I’m giving myself until Tuesday to write fiction because post-novel funk is a real thing and I’m going to Hong Kong this weekend for Melon 2019, Aliens on the Galactic Silk Road, and how COOL is that!? It’s also my first real writer’s event since I moved to Bangkok almost four years ago.

Because accountability is also important in fighting writer’s block, here are the other things that got me to this point today and that I will write about: morning pages, cognitive behavioral therapy tools, community, whining, acknowledging post-novel funk and inspirational index cards.

Write Every Day

I have been writing almost every day for almost three years. That’s 1,095 days of getting up every day, sitting on my couch or at my computer, and writing. That is astounding.

How did this happen?

I read the words: “Write every day.”

Maybe it was This Year You Write Your Novel by Walter Mosley. Maybe not. It might have been Stephan King’s On Writing. In any case, I read the words when I was ready to hear them. (I’m sure others had given me this advice before. Didn’t matter, I wasn’t ready.)

And that’s what I did. Everything before that was practice. I’d been working on a book for at least two years by then. It was practice to find time to write. It was practice at believing I could write. It was practice to say to others (a few trusted friends) I’m writing. It was practice for writing every day.
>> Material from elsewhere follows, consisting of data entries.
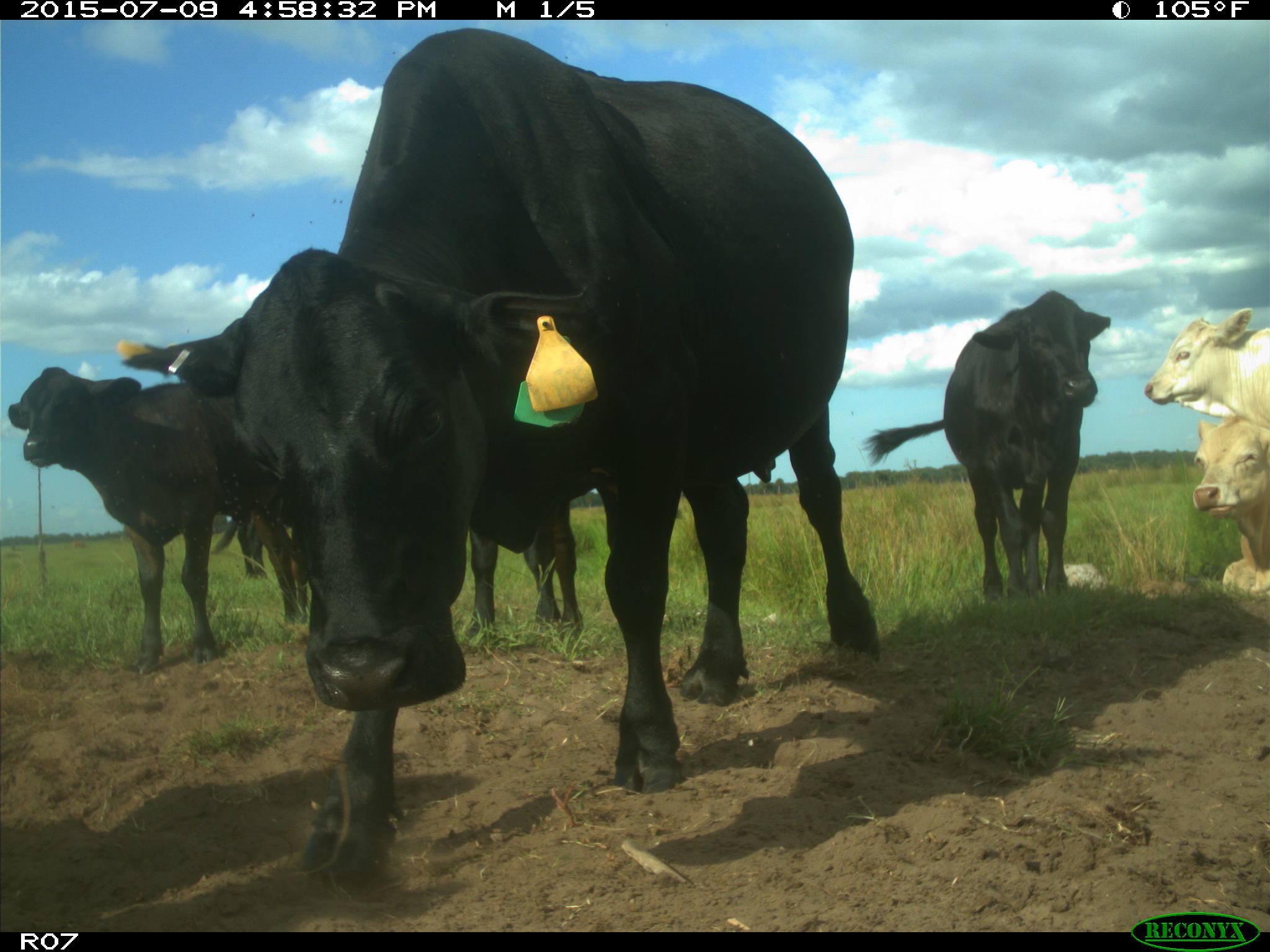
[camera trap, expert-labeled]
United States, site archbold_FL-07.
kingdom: Animalia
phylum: Chordata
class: Mammalia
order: Artiodactyla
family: Bovidae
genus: Bos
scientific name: Bos taurus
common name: domestic cow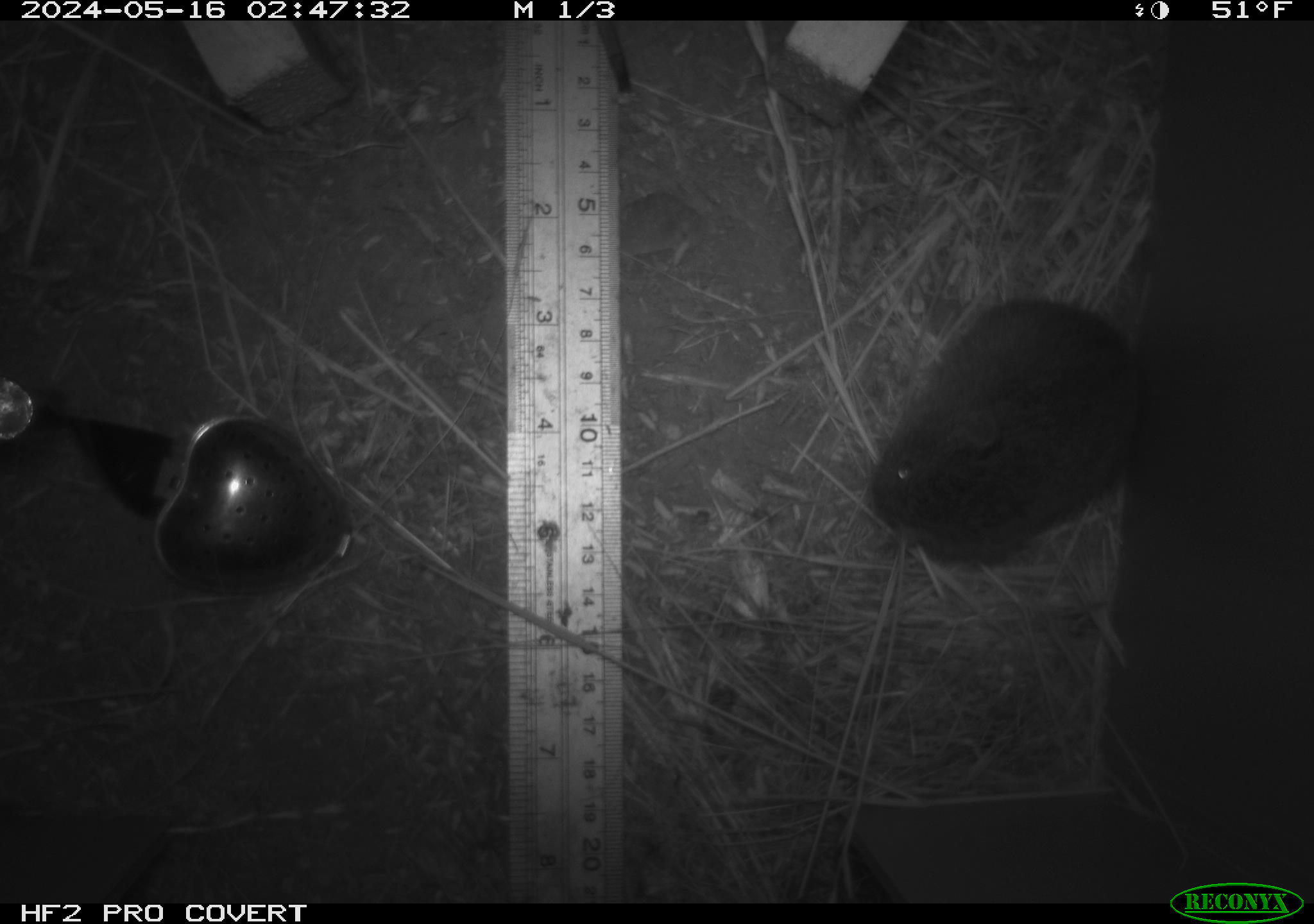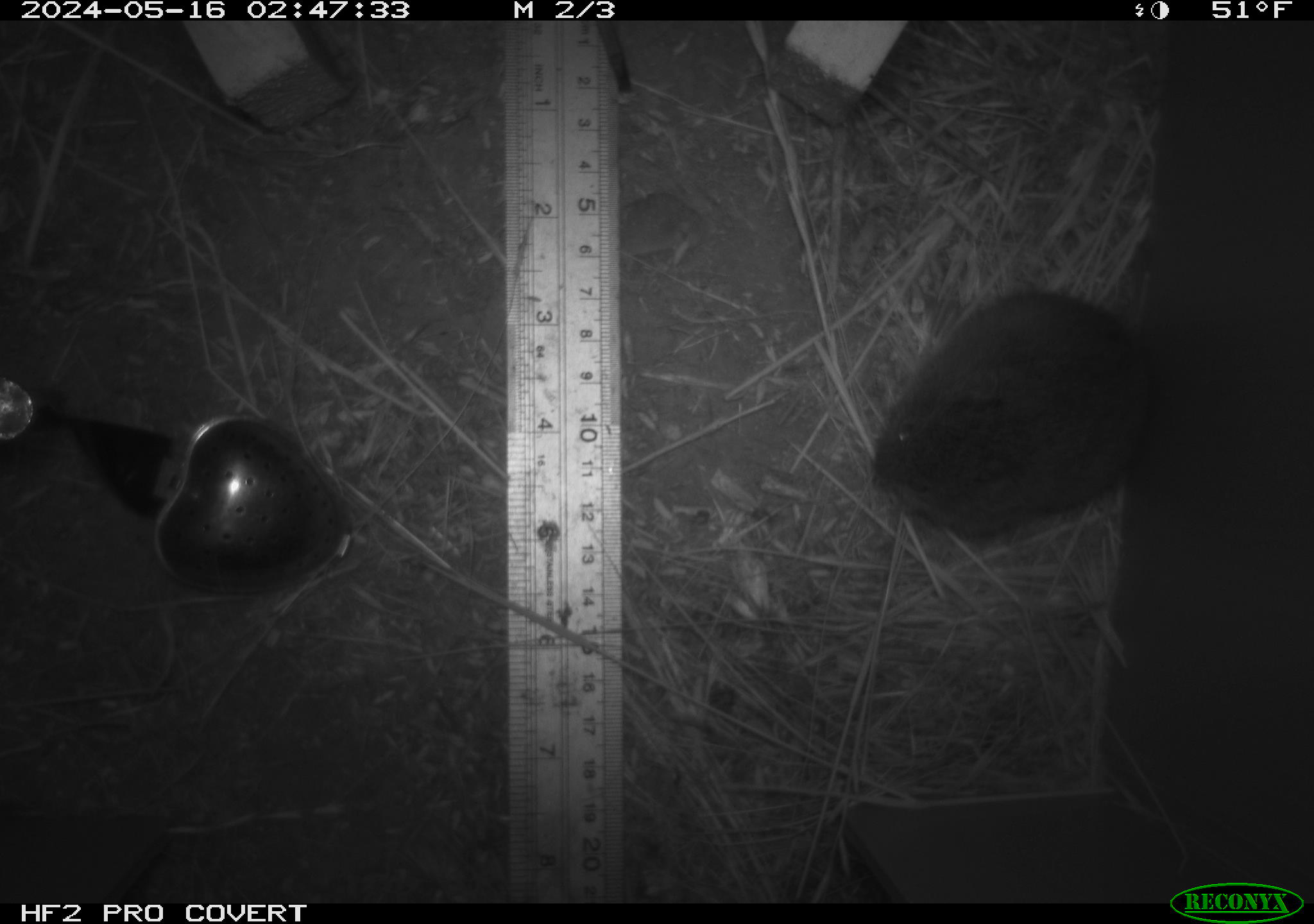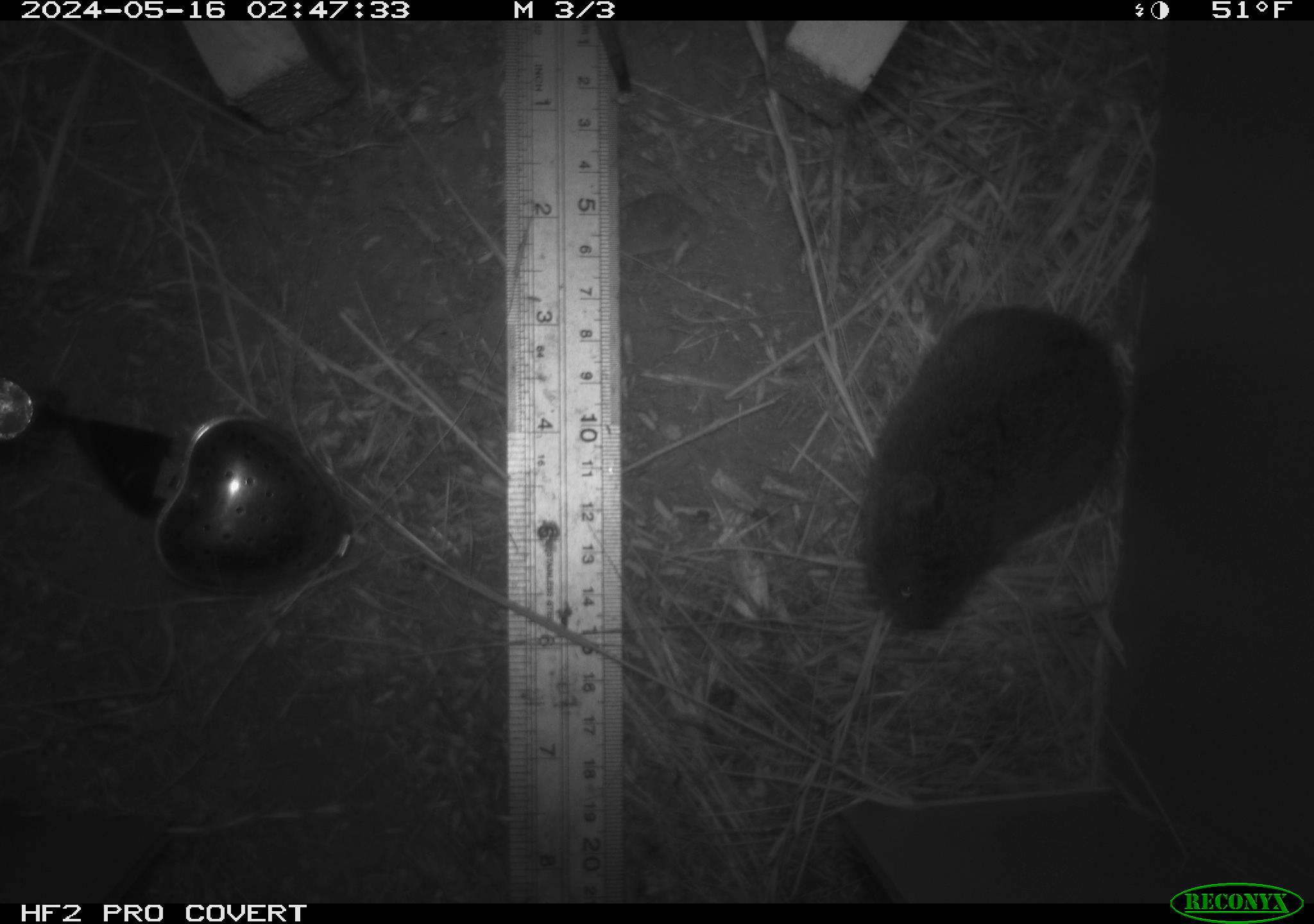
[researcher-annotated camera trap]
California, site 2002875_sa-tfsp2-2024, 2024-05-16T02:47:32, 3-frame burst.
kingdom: Animalia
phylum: Chordata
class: Mammalia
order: Rodentia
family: Cricetidae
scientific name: Arvicolinae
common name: voles, lemmings, and muskrats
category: arvicolinae subfamily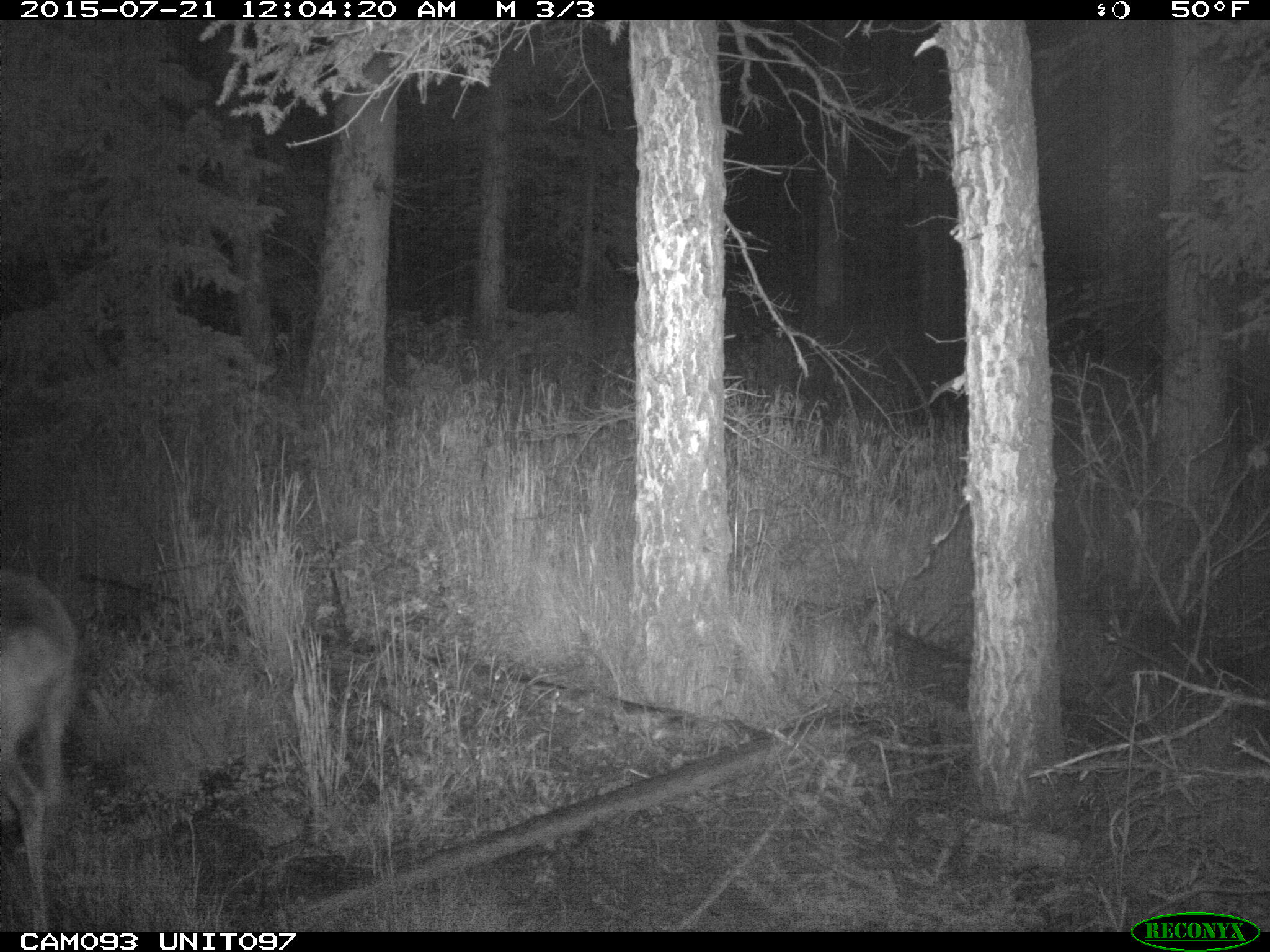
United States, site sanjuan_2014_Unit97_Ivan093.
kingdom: Animalia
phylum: Chordata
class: Mammalia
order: Artiodactyla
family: Cervidae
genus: Odocoileus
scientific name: Odocoileus hemionus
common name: mule deer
Now I can’t live without writing every day. I haven’t written this week. I’m grouchy and off-kilter, like the feeling I get after eating half a bag of Reese’s peanut butter cups: that was not a good idea. I would feel so much better if I hadn’t done that.

Don’t tell anyone: I would write even if I knew I would never get published. I would write even if no one ever read it. I have to.
WIP update: Cut down to 58,000 words. Already up to 63,836, 3,000 words over what I had before I made cuts.